(PASSAGE PROVIDED)

By Associated Press
A former Caribbean football official fighting extradition in the FIFA bribery scandal has been ordered to pay US$79 million in damages from a related U.S. lawsuit.
U.S. District Judge William Kuntz ordered the default judgment against Jack Warner in the 2017 civil action accusing him of embezzling tens of millions of dollars from the Confederation of North, Central American and Caribbean Association Football (CONCACAF).
The written ruling was issued in federal court in Brooklyn on Tuesday after Warner failed to contest the claim.
The football association “intends to pursue all available avenues to enforce the judgment in any jurisdiction where CONCACAF has reason to believe Mr. Warner may have assets,” plaintiff lawyer John Kuster said in a statement on Wednesday, July 10.
Warner, 76, is a defendant in a sprawling criminal investigation that has resulted in convictions of several top football officials.
He’s out on bail while challenging a U.S. extradition request to Trinidad and Tobago, where he’s denied any wrongdoing.
There was no immediate response Wednesday to an email sent to one of his lawyers.

(End PASSAGE PROVIDED)
(INFORMATION SUPPLIED)

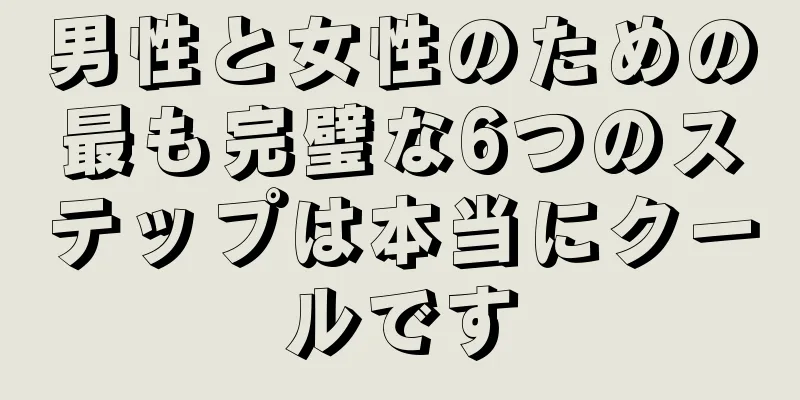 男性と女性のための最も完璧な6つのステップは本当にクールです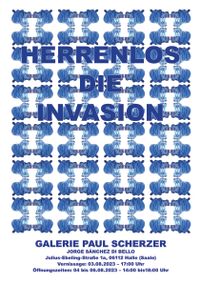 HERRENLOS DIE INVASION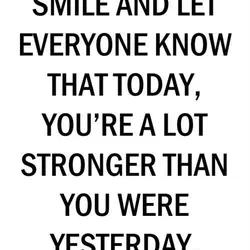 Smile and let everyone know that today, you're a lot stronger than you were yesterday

(End INFORMATION SUPPLIED)

WHAT YOU NEED TO DO →
1. According to the article on the CONCACAF lawsuit, how much in damages was Jack Warner ordered to pay?
2. In the article on the CONCACAF lawsuit, transcribe the part that opens with the words containing "The written ruling" and closes with "top football officials.".
The listing plays no role in any of this.

EXERCISE ANSWERS →
1. He was ordered to pay US$79 million in damages.

2.
The written ruling was issued in federal court in Brooklyn on Tuesday after Warner failed to contest the claim.
The football association “intends to pursue all available avenues to enforce the judgment in any jurisdiction where CONCACAF has reason to believe Mr. Warner may have assets,” plaintiff lawyer John Kuster said in a statement on Wednesday, July 10.
Warner, 76, is a defendant in a sprawling criminal investigation that has resulted in convictions of several top football officials.